# PROVIDED MATERIAL:
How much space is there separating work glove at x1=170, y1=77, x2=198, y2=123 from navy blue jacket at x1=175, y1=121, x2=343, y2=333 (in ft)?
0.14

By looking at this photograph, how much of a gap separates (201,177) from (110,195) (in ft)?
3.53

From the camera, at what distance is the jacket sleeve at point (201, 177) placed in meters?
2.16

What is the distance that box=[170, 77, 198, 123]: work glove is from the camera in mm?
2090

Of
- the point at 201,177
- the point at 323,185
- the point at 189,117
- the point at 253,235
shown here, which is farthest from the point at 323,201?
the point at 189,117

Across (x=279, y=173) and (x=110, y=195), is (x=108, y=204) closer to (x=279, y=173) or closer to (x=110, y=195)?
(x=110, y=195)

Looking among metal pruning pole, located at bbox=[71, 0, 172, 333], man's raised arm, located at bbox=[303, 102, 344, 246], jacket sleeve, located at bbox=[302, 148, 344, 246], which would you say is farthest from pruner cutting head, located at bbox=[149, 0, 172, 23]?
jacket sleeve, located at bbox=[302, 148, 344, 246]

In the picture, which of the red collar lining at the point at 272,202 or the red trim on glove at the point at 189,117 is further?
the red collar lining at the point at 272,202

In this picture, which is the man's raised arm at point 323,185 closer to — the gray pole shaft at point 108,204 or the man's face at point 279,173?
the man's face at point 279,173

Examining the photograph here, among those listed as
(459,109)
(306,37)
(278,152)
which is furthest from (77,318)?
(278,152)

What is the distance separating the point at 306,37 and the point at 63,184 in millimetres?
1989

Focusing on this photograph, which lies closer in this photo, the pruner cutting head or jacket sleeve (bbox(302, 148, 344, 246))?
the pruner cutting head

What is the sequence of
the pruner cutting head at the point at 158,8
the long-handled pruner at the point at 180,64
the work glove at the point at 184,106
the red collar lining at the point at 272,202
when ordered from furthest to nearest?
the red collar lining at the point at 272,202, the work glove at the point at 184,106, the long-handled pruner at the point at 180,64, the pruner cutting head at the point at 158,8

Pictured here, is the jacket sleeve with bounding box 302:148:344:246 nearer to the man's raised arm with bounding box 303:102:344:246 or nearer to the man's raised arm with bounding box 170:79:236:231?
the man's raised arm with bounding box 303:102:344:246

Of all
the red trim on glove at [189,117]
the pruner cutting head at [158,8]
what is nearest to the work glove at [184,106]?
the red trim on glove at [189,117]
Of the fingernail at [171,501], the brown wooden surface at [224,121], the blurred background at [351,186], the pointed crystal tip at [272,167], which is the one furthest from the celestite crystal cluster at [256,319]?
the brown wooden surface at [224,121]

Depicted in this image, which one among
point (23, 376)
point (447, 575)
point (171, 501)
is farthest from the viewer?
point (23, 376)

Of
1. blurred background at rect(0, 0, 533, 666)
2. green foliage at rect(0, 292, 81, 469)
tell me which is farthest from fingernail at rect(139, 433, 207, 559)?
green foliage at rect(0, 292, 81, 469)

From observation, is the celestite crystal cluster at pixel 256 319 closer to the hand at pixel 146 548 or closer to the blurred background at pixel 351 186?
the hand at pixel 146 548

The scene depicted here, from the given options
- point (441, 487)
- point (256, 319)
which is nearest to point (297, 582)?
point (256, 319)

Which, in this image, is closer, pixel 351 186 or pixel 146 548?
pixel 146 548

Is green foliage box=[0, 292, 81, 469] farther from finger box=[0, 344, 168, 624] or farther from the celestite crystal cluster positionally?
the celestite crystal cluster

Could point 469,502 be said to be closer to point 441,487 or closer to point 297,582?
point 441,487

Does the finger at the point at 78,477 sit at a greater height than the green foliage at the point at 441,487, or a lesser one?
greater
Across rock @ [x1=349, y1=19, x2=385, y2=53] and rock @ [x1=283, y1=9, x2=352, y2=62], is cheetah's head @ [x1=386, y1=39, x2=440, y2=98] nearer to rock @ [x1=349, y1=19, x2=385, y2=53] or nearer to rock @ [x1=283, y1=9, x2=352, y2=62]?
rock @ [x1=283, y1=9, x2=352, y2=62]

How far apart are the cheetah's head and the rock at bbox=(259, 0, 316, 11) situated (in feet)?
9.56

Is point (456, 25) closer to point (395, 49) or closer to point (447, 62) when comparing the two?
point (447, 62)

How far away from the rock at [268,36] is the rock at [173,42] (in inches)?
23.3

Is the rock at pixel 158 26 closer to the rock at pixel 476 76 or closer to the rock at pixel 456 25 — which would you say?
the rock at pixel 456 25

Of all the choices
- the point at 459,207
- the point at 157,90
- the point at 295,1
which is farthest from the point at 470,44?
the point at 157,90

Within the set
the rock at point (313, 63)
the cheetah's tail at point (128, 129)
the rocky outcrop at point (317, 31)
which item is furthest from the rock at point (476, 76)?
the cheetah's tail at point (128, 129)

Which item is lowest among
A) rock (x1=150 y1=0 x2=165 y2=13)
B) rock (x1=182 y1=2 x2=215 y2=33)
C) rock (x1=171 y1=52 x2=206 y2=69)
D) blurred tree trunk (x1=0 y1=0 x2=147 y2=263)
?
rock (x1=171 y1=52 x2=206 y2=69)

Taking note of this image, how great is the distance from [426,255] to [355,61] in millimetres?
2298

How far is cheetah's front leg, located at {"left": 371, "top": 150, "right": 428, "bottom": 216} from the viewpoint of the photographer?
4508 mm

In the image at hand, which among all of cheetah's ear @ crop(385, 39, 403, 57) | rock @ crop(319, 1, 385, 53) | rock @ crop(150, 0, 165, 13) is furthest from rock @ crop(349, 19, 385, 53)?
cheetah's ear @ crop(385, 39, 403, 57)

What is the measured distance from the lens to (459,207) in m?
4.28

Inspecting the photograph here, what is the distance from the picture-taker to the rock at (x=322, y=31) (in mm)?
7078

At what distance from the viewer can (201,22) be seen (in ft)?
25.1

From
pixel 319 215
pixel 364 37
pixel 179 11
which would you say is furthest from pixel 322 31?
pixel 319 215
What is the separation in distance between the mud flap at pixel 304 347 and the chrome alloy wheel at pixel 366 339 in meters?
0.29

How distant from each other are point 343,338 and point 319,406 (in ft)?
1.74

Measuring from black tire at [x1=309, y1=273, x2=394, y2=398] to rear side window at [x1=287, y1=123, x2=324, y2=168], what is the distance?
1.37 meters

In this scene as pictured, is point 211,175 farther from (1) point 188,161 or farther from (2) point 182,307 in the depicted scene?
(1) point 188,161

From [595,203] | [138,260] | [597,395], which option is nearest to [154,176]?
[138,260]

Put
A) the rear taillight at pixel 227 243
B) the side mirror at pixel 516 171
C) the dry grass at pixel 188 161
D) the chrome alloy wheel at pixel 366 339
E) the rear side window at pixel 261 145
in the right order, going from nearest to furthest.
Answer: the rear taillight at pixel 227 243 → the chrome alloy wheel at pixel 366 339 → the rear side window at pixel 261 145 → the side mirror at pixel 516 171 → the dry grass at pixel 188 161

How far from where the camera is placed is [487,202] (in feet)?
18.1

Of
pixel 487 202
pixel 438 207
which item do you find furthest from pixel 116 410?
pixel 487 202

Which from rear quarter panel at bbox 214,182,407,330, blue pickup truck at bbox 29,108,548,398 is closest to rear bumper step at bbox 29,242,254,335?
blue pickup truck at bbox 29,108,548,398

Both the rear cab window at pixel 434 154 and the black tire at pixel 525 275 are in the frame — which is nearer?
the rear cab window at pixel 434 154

# REQUIRED WORK:
Recast every line of the items above as one numbered list, omitting the blank lines.

# RESULT OF THE EXERCISE:
1. How much space is there separating work glove at x1=170, y1=77, x2=198, y2=123 from navy blue jacket at x1=175, y1=121, x2=343, y2=333 (in ft)?
2. 0.14
3. By looking at this photograph, how much of a gap separates (201,177) from (110,195) (in ft)?
4. 3.53
5. From the camera, at what distance is the jacket sleeve at point (201, 177) placed in meters?
6. 2.16
7. What is the distance that box=[170, 77, 198, 123]: work glove is from the camera in mm?
8. 2090
9. Of
10. - the point at 201,177
11. - the point at 323,185
12. - the point at 189,117
13. - the point at 253,235
14. shown here, which is farthest from the point at 323,201?
15. the point at 189,117
16. Across (x=279, y=173) and (x=110, y=195), is (x=108, y=204) closer to (x=279, y=173) or closer to (x=110, y=195)?
17. (x=110, y=195)
18. Looking among metal pruning pole, located at bbox=[71, 0, 172, 333], man's raised arm, located at bbox=[303, 102, 344, 246], jacket sleeve, located at bbox=[302, 148, 344, 246], which would you say is farthest from pruner cutting head, located at bbox=[149, 0, 172, 23]?
19. jacket sleeve, located at bbox=[302, 148, 344, 246]
20. In the picture, which of the red collar lining at the point at 272,202 or the red trim on glove at the point at 189,117 is further?
21. the red collar lining at the point at 272,202
22. In this picture, which is the man's raised arm at point 323,185 closer to — the gray pole shaft at point 108,204 or the man's face at point 279,173?
23. the man's face at point 279,173
24. Examining the photograph here, among those listed as
25. (459,109)
26. (306,37)
27. (278,152)
28. which is furthest from (77,318)?
29. (278,152)
30. What is the distance separating the point at 306,37 and the point at 63,184 in millimetres?
31. 1989
32. Focusing on this photograph, which lies closer in this photo, the pruner cutting head or jacket sleeve (bbox(302, 148, 344, 246))?
33. the pruner cutting head
34. What is the sequence of
35. the pruner cutting head at the point at 158,8
36. the long-handled pruner at the point at 180,64
37. the work glove at the point at 184,106
38. the red collar lining at the point at 272,202
39. when ordered from furthest to nearest?
40. the red collar lining at the point at 272,202, the work glove at the point at 184,106, the long-handled pruner at the point at 180,64, the pruner cutting head at the point at 158,8
41. Pictured here, is the jacket sleeve with bounding box 302:148:344:246 nearer to the man's raised arm with bounding box 303:102:344:246 or nearer to the man's raised arm with bounding box 170:79:236:231?
42. the man's raised arm with bounding box 303:102:344:246
43. Of all
44. the red trim on glove at [189,117]
45. the pruner cutting head at [158,8]
46. what is nearest to the work glove at [184,106]?
47. the red trim on glove at [189,117]
48. Of the fingernail at [171,501], the brown wooden surface at [224,121], the blurred background at [351,186], the pointed crystal tip at [272,167], which is the one furthest from the celestite crystal cluster at [256,319]?
49. the brown wooden surface at [224,121]
50. Depicted in this image, which one among
51. point (23, 376)
52. point (447, 575)
53. point (171, 501)
54. is farthest from the viewer?
55. point (23, 376)
56. Of
57. 1. blurred background at rect(0, 0, 533, 666)
58. 2. green foliage at rect(0, 292, 81, 469)
59. tell me which is farthest from fingernail at rect(139, 433, 207, 559)?
60. green foliage at rect(0, 292, 81, 469)
61. From observation, is the celestite crystal cluster at pixel 256 319 closer to the hand at pixel 146 548 or closer to the blurred background at pixel 351 186?
62. the hand at pixel 146 548
63. The scene depicted here, from the given options
64. - point (441, 487)
65. - point (256, 319)
66. which is nearest to point (297, 582)?
67. point (256, 319)
68. Which, in this image, is closer, pixel 351 186 or pixel 146 548?
69. pixel 146 548
70. Is green foliage box=[0, 292, 81, 469] farther from finger box=[0, 344, 168, 624] or farther from the celestite crystal cluster positionally?
71. the celestite crystal cluster
72. Could point 469,502 be said to be closer to point 441,487 or closer to point 297,582?
73. point 441,487
74. Does the finger at the point at 78,477 sit at a greater height than the green foliage at the point at 441,487, or a lesser one?
75. greater
76. Across rock @ [x1=349, y1=19, x2=385, y2=53] and rock @ [x1=283, y1=9, x2=352, y2=62], is cheetah's head @ [x1=386, y1=39, x2=440, y2=98] nearer to rock @ [x1=349, y1=19, x2=385, y2=53] or nearer to rock @ [x1=283, y1=9, x2=352, y2=62]?
77. rock @ [x1=283, y1=9, x2=352, y2=62]
78. How far apart are the cheetah's head and the rock at bbox=(259, 0, 316, 11) situated (in feet)?
79. 9.56
80. Is point (456, 25) closer to point (395, 49) or closer to point (447, 62) when comparing the two?
81. point (447, 62)
82. How far away from the rock at [268,36] is the rock at [173,42] (in inches)?
83. 23.3
84. Is the rock at pixel 158 26 closer to the rock at pixel 476 76 or closer to the rock at pixel 456 25 — which would you say?
85. the rock at pixel 456 25
86. Of all the choices
87. - the point at 459,207
88. - the point at 157,90
89. - the point at 295,1
90. which is farthest from the point at 470,44?
91. the point at 157,90
92. Within the set
93. the rock at point (313, 63)
94. the cheetah's tail at point (128, 129)
95. the rocky outcrop at point (317, 31)
96. which item is furthest from the rock at point (476, 76)?
97. the cheetah's tail at point (128, 129)
98. Which item is lowest among
99. A) rock (x1=150 y1=0 x2=165 y2=13)
100. B) rock (x1=182 y1=2 x2=215 y2=33)
101. C) rock (x1=171 y1=52 x2=206 y2=69)
102. D) blurred tree trunk (x1=0 y1=0 x2=147 y2=263)
103. ?
104. rock (x1=171 y1=52 x2=206 y2=69)
105. Taking note of this image, how great is the distance from [426,255] to [355,61] in millimetres?
106. 2298
107. How far is cheetah's front leg, located at {"left": 371, "top": 150, "right": 428, "bottom": 216} from the viewpoint of the photographer?
108. 4508 mm
109. In the image at hand, which among all of cheetah's ear @ crop(385, 39, 403, 57) | rock @ crop(319, 1, 385, 53) | rock @ crop(150, 0, 165, 13) is furthest from rock @ crop(349, 19, 385, 53)?
110. cheetah's ear @ crop(385, 39, 403, 57)
111. What is the measured distance from the lens to (459,207) in m?
112. 4.28
113. Inspecting the photograph here, what is the distance from the picture-taker to the rock at (x=322, y=31) (in mm)?
114. 7078
115. At what distance from the viewer can (201,22) be seen (in ft)?
116. 25.1
117. From
118. pixel 319 215
119. pixel 364 37
120. pixel 179 11
121. which would you say is furthest from pixel 322 31?
122. pixel 319 215
123. What is the separation in distance between the mud flap at pixel 304 347 and the chrome alloy wheel at pixel 366 339 in meters?
124. 0.29
125. How distant from each other are point 343,338 and point 319,406 (in ft)?
126. 1.74
127. Measuring from black tire at [x1=309, y1=273, x2=394, y2=398] to rear side window at [x1=287, y1=123, x2=324, y2=168], what is the distance?
128. 1.37 meters
129. In this scene as pictured, is point 211,175 farther from (1) point 188,161 or farther from (2) point 182,307 in the depicted scene?
130. (1) point 188,161
131. From [595,203] | [138,260] | [597,395], which option is nearest to [154,176]?
132. [138,260]
133. Put
134. A) the rear taillight at pixel 227 243
135. B) the side mirror at pixel 516 171
136. C) the dry grass at pixel 188 161
137. D) the chrome alloy wheel at pixel 366 339
138. E) the rear side window at pixel 261 145
139. in the right order, going from nearest to furthest.
140. Answer: the rear taillight at pixel 227 243 → the chrome alloy wheel at pixel 366 339 → the rear side window at pixel 261 145 → the side mirror at pixel 516 171 → the dry grass at pixel 188 161
141. How far from where the camera is placed is [487,202] (in feet)?
142. 18.1
143. Of
144. pixel 487 202
145. pixel 438 207
146. which item do you find furthest from pixel 116 410?
147. pixel 487 202
148. Which from rear quarter panel at bbox 214,182,407,330, blue pickup truck at bbox 29,108,548,398 is closest to rear bumper step at bbox 29,242,254,335?
149. blue pickup truck at bbox 29,108,548,398
150. Both the rear cab window at pixel 434 154 and the black tire at pixel 525 275 are in the frame — which is nearer?
151. the rear cab window at pixel 434 154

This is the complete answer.